Our aim is basically to check whether 2 arrays are equal sets. setis the mathematically defined set. Fastest sorting asymptotically takes O(nlog(n))time. So If you sort an array, it would take at least O(nlog(n))time. But you can do this task faster, which asymptotically takes O(n)time (average case not worst case) with a dictionary data structure. In JS, a dictionary is simply an object with keys and values.

我们的目标基本上是检查 2 个数组是否是相等的集合。set是数学定义的set。最快的排序渐近花费O(nlog(n))时间。因此，如果对数组进行排序，则至少需要O(nlog(n))时间。但是您可以更快地完成此任务，使用字典数据结构渐近地花费O(n)时间（平均情况不是最坏的情况）。在 JS 中，字典只是一个带有键和值的对象。

// assumes array elements are primitive types
function areArraysEqualSets(a1, a2) {
  let superSet = {};
  for (let i = 0; i < a1.length; i++) {
    const e = a1[i] + typeof a1[i];
    superSet[e] = 1;
  }

  for (let i = 0; i < a2.length; i++) {
    const e = a2[i] + typeof a2[i];
    if (!superSet[e]) {
      return false;
    }
    superSet[e] = 2;
  }

  for (let e in superSet) {
    if (superSet[e] === 1) {
      return false;
    }
  }

  return true;
}

Note that this function works with arrays of primitive types and assumes a1 and a2 are arrays.

请注意，此函数适用于原始类型的数组，并假定 a1 和 a2 是数组。

When you compare those two arrays, you're comparing the objects that represent the arrays, not the contents.

当您比较这两个数组时，您是在比较表示数组的对象，而不是内容。

You'll have to use a function to compare the two. You could write your own that simply loops though one and compares it to the other after you check that the lengths are the same.

您必须使用一个函数来比较两者。您可以编写自己的代码，在检查长度是否相同后，简单地循环一个循环并将其与另一个进行比较。

Simple solution for shallow equality using ES6:

使用 ES6 实现浅等式的简单解决方案：

const arr1test = arr1.slice().sort()
const arr2test = arr2.slice().sort()
const equal = !arr1test.some((val, idx) => val !== arr2test[idx])

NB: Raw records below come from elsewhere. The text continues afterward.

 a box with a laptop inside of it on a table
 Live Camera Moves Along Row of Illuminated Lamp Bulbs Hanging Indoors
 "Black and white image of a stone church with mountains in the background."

Creates shallow copies of each array and sorts them. Then uses some()to loop through arr1testvalues, checking each value against the value in arr2testwith the same index. If all values are equal, some()returns false, and in turn equalevaluates to true.

创建每个数组的浅拷贝并对其进行排序。然后使用some()循环遍历arr1test值，根据arr2test具有相同索引的值检查每个值。如果所有值都相等，则some()返回false，然后equal计算结果为true。

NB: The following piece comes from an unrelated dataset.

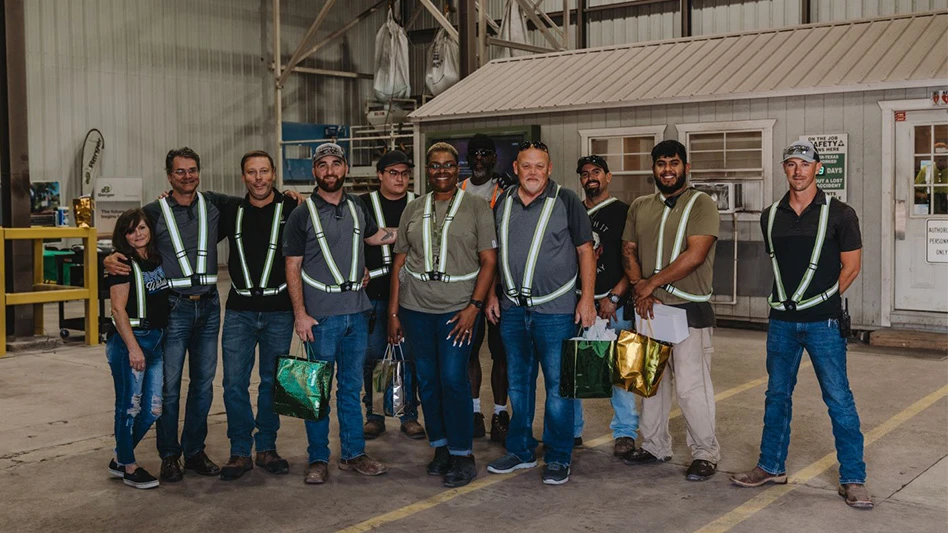 A group of 11 people smile and pose for a photo in a warehouse.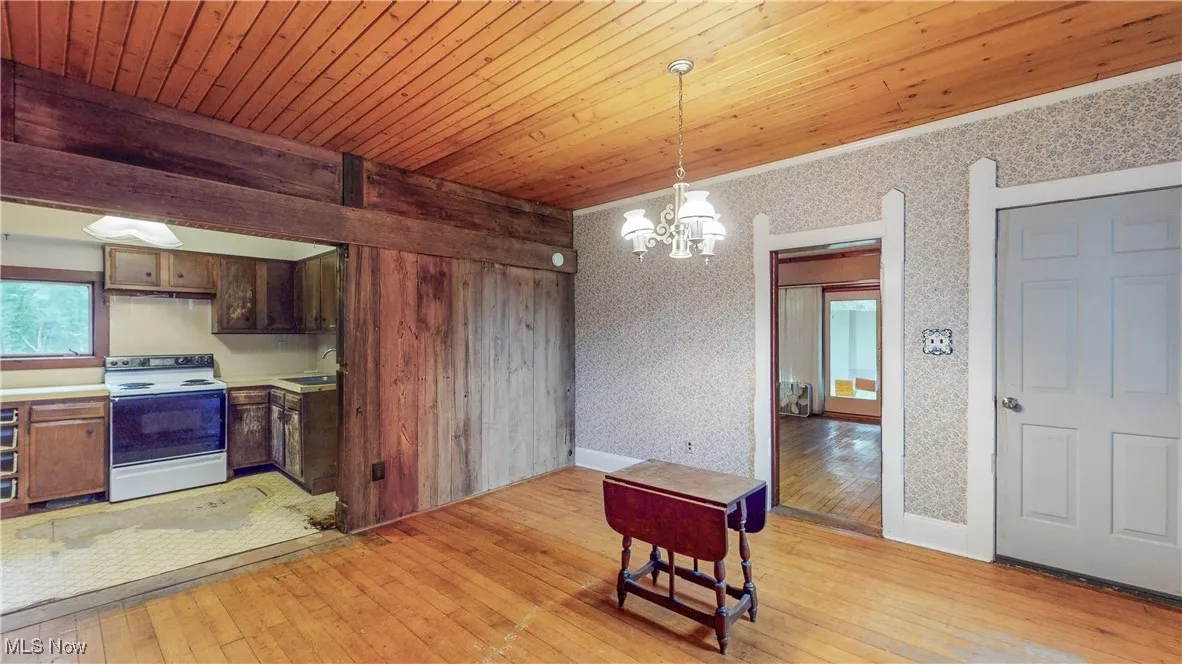 View from DR into Kitchen and to Right is access to LR & door to front porch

Could also use every(), but it would have to cycle through every element in the array to satisfy a trueresult, whereas some()will bail as soon as it finds a value that is not equal:

也可以使用every()，但它必须循环遍历数组中的每个元素才能满足true结果，而some()一旦找到不相等的值就会退出：

const equal = arr1test.every((val, idx) => val === arr2test[idx])

Using ES6

使用 ES6

We'll use Ramda's equalsfunction, but instead we can use Lodash's or Underscore's isEqual:

我们将使用 Ramda 的equals函数，但我们可以使用 Lodash 或 Underscore 的函数isEqual：

const R = require('ramda');

const arraysHaveSameValues = (arr1, arr2) => R.equals( [...arr1].sort(), [...arr2].sort() )

Using the spread opporator, we avoid mutating the original arrays, and we keep our function pure.

使用扩展运算符，我们避免改变原始数组，并保持我们的函数纯。